Stored data entries:

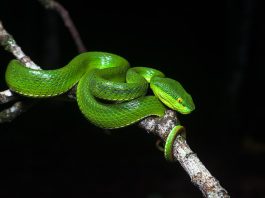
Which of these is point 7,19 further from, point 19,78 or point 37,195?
point 19,78

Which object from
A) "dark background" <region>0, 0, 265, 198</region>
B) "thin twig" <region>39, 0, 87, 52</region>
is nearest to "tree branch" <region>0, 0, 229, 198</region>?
"thin twig" <region>39, 0, 87, 52</region>

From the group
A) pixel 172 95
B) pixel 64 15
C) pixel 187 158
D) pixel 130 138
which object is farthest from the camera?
pixel 130 138

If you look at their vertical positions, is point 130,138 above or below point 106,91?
below

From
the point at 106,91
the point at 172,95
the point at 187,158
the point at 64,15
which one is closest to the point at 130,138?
the point at 64,15

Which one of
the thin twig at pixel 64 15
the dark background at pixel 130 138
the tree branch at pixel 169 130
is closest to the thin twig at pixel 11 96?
the tree branch at pixel 169 130

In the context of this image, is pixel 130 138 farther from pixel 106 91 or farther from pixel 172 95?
pixel 172 95

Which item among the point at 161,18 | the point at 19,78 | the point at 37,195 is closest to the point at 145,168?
the point at 37,195

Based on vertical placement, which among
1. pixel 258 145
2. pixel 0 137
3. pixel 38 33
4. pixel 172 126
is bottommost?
pixel 258 145
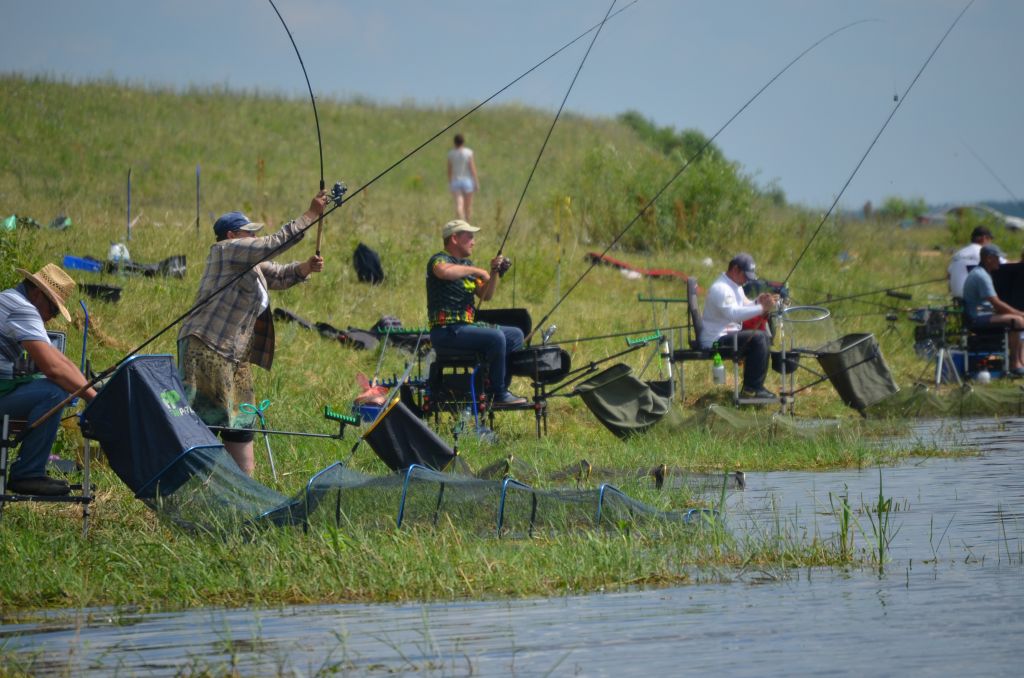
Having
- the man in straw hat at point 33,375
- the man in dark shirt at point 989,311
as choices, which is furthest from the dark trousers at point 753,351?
the man in straw hat at point 33,375

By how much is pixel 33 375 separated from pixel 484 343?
338 centimetres

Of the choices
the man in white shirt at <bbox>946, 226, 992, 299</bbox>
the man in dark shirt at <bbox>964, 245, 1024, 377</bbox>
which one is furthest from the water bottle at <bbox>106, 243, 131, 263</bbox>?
the man in white shirt at <bbox>946, 226, 992, 299</bbox>

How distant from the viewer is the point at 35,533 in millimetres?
6227

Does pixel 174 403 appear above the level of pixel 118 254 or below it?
below

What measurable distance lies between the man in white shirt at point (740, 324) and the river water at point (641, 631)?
494 centimetres

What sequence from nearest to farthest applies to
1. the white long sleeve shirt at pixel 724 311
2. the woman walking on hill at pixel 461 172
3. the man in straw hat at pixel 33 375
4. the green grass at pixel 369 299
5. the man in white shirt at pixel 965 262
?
the green grass at pixel 369 299 → the man in straw hat at pixel 33 375 → the white long sleeve shirt at pixel 724 311 → the man in white shirt at pixel 965 262 → the woman walking on hill at pixel 461 172

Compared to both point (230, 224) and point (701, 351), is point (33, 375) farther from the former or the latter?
point (701, 351)

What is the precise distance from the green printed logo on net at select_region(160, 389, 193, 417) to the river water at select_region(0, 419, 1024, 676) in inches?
47.2

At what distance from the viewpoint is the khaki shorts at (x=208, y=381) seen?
747 centimetres

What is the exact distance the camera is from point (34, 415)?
634cm

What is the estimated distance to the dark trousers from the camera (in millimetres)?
11014

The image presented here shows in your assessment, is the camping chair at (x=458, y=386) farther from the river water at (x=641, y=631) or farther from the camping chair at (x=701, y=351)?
the river water at (x=641, y=631)

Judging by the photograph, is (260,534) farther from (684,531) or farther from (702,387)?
(702,387)

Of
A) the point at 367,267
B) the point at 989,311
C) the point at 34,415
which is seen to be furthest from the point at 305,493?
the point at 367,267
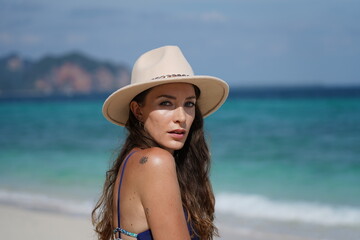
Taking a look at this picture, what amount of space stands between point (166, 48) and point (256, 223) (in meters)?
5.24

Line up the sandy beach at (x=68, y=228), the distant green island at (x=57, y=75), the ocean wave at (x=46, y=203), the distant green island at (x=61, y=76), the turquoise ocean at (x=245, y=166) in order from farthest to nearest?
the distant green island at (x=57, y=75)
the distant green island at (x=61, y=76)
the turquoise ocean at (x=245, y=166)
the ocean wave at (x=46, y=203)
the sandy beach at (x=68, y=228)

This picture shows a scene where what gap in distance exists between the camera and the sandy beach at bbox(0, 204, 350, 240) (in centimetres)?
673

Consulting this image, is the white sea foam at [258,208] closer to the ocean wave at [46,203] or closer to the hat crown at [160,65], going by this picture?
the ocean wave at [46,203]

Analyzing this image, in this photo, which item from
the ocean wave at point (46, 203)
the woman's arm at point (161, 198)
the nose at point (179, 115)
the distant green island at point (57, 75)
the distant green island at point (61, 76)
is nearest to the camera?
the woman's arm at point (161, 198)

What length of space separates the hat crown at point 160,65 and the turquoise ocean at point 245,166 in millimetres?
452

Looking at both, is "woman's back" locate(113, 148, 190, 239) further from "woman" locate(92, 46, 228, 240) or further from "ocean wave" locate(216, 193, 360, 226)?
"ocean wave" locate(216, 193, 360, 226)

» **Goal**
Transcribe the records above exactly, leaving out every picture.

» **Output**
Which of these is point 7,19 further from, point 19,78 or point 37,195?
point 19,78

Which object from
A) "dark background" <region>0, 0, 265, 198</region>
B) "thin twig" <region>39, 0, 87, 52</region>
is nearest to "tree branch" <region>0, 0, 229, 198</region>?
"thin twig" <region>39, 0, 87, 52</region>

From the group
A) pixel 172 95
B) pixel 64 15
C) pixel 187 158
D) pixel 130 138
which object is farthest from the camera?
pixel 130 138

If you look at their vertical positions, is point 130,138 above or below point 106,91?
below

From
the point at 106,91
the point at 172,95
the point at 187,158
the point at 64,15
which one is closest to the point at 130,138?
the point at 64,15

Which one of
the thin twig at pixel 64 15
the dark background at pixel 130 138
the tree branch at pixel 169 130
is closest to the thin twig at pixel 11 96?
the tree branch at pixel 169 130

In the context of this image, is pixel 130 138 farther from pixel 106 91 or farther from pixel 172 95?
pixel 172 95

Which item among the point at 161,18 | the point at 19,78 | the point at 37,195 is closest to the point at 145,168?
the point at 37,195

Based on vertical placement, which among
1. pixel 258 145
2. pixel 0 137
3. pixel 38 33
4. pixel 172 126
is bottommost?
pixel 258 145
Having
- the man in straw hat at point 33,375
- the man in dark shirt at point 989,311
as choices, which is furthest from the dark trousers at point 753,351?
the man in straw hat at point 33,375

By how much is pixel 33 375 separated from pixel 484 343?
338 centimetres

Of the choices
the man in white shirt at <bbox>946, 226, 992, 299</bbox>
the man in dark shirt at <bbox>964, 245, 1024, 377</bbox>
which one is furthest from the water bottle at <bbox>106, 243, 131, 263</bbox>?
the man in white shirt at <bbox>946, 226, 992, 299</bbox>

How distant from the viewer is the point at 35,533 in millimetres?
6227

Does pixel 174 403 appear above the level of pixel 118 254 or below it?
below

What measurable distance lies between the man in white shirt at point (740, 324) and the river water at point (641, 631)?
494 centimetres

What sequence from nearest to farthest applies to
1. the white long sleeve shirt at pixel 724 311
2. the woman walking on hill at pixel 461 172
3. the man in straw hat at pixel 33 375
4. the green grass at pixel 369 299
5. the man in white shirt at pixel 965 262
?
the green grass at pixel 369 299 → the man in straw hat at pixel 33 375 → the white long sleeve shirt at pixel 724 311 → the man in white shirt at pixel 965 262 → the woman walking on hill at pixel 461 172

Compared to both point (230, 224) and point (701, 351), is point (33, 375) farther from the former or the latter?
point (701, 351)

What is the precise distance from the green printed logo on net at select_region(160, 389, 193, 417) to the river water at select_region(0, 419, 1024, 676) in inches?
47.2

At what distance from the viewpoint is the khaki shorts at (x=208, y=381) seen?
747 centimetres

What is the exact distance the camera is from point (34, 415)?
634cm

What is the estimated distance to the dark trousers from the camera (in millimetres)?
11014

The image presented here shows in your assessment, is the camping chair at (x=458, y=386) farther from the river water at (x=641, y=631) or farther from the camping chair at (x=701, y=351)?
the river water at (x=641, y=631)

Judging by the photograph, is (260,534) farther from (684,531) or farther from (702,387)?
(702,387)

Of
A) the point at 367,267
B) the point at 989,311
C) the point at 34,415
which is seen to be furthest from the point at 305,493?
the point at 367,267
Taking a look at this picture, what amount of space stands between point (166, 48) and point (256, 223) (in meters)?
5.24

Line up the sandy beach at (x=68, y=228), the distant green island at (x=57, y=75), the ocean wave at (x=46, y=203), the distant green island at (x=61, y=76), the turquoise ocean at (x=245, y=166) in order from farthest to nearest?
the distant green island at (x=57, y=75)
the distant green island at (x=61, y=76)
the turquoise ocean at (x=245, y=166)
the ocean wave at (x=46, y=203)
the sandy beach at (x=68, y=228)

This picture shows a scene where what gap in distance exists between the camera and the sandy beach at bbox(0, 204, 350, 240) (in centimetres)?
673

Consulting this image, is the white sea foam at [258,208] closer to the ocean wave at [46,203] or closer to the hat crown at [160,65], going by this picture?
the ocean wave at [46,203]

Analyzing this image, in this photo, which item from
the ocean wave at point (46, 203)
the woman's arm at point (161, 198)
the nose at point (179, 115)
the distant green island at point (57, 75)
the distant green island at point (61, 76)
is nearest to the camera?
the woman's arm at point (161, 198)

What length of space separates the hat crown at point 160,65 and the turquoise ocean at point 245,166 in millimetres?
452

Looking at both, is "woman's back" locate(113, 148, 190, 239) further from "woman" locate(92, 46, 228, 240) or further from "ocean wave" locate(216, 193, 360, 226)?
"ocean wave" locate(216, 193, 360, 226)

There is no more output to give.